Given request: Pull out the lines from the one containing "What distance from the camera" through the last line of the entries, both ends included, and copy them word for word.

(Picture-based spatial questions)
------------------------------------------------------------------------

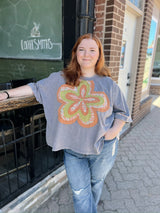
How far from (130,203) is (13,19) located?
3.70 meters

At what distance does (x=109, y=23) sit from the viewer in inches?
90.7

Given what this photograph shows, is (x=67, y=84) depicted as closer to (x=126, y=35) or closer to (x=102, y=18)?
(x=102, y=18)

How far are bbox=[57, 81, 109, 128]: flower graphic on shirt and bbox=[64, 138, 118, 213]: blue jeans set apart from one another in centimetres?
32

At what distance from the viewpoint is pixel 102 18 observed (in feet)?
7.65

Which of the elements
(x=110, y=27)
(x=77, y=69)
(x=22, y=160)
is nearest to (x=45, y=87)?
(x=77, y=69)

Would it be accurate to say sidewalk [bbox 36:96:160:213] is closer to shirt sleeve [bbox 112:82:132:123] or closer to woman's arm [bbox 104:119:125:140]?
woman's arm [bbox 104:119:125:140]

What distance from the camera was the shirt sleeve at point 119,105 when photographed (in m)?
1.40

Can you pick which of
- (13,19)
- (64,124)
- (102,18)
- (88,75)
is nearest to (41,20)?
(13,19)

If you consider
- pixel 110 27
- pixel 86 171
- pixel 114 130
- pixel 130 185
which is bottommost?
pixel 130 185

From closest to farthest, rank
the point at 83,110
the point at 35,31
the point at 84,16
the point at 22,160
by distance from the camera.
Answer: the point at 83,110, the point at 84,16, the point at 22,160, the point at 35,31

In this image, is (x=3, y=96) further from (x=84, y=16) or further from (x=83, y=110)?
(x=84, y=16)

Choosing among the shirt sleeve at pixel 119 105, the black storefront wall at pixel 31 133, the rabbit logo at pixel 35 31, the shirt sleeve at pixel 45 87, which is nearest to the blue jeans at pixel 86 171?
the shirt sleeve at pixel 119 105

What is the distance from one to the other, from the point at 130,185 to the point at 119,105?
5.26 ft

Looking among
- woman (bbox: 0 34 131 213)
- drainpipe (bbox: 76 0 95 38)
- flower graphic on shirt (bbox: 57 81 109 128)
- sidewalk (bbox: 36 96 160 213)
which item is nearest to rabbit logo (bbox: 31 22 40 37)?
drainpipe (bbox: 76 0 95 38)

------------------------------------------------------------------------

Exercise solution:
What distance from the camera was the shirt sleeve at point 119,105 when photographed (in m)?
1.40

Can you pick which of
- (13,19)
- (64,124)
- (102,18)
- (88,75)
is nearest to (41,20)?
(13,19)

If you consider
- pixel 110 27
- pixel 86 171
- pixel 114 130
- pixel 130 185
which is bottommost?
pixel 130 185

From closest to farthest, rank
the point at 83,110
the point at 35,31
the point at 84,16
the point at 22,160
by distance from the camera.
Answer: the point at 83,110, the point at 84,16, the point at 22,160, the point at 35,31

In this image, is (x=3, y=96) further from (x=84, y=16) or further from (x=83, y=110)?
(x=84, y=16)

Choosing among the shirt sleeve at pixel 119 105, the black storefront wall at pixel 31 133, the rabbit logo at pixel 35 31, the shirt sleeve at pixel 45 87, which is nearest to the blue jeans at pixel 86 171?
the shirt sleeve at pixel 119 105

What is the distance from one to the other, from the point at 130,185 to the point at 119,105?
5.26 ft

Looking among
- woman (bbox: 0 34 131 213)
- drainpipe (bbox: 76 0 95 38)
- flower graphic on shirt (bbox: 57 81 109 128)
- sidewalk (bbox: 36 96 160 213)
which item is nearest to rabbit logo (bbox: 31 22 40 37)?
drainpipe (bbox: 76 0 95 38)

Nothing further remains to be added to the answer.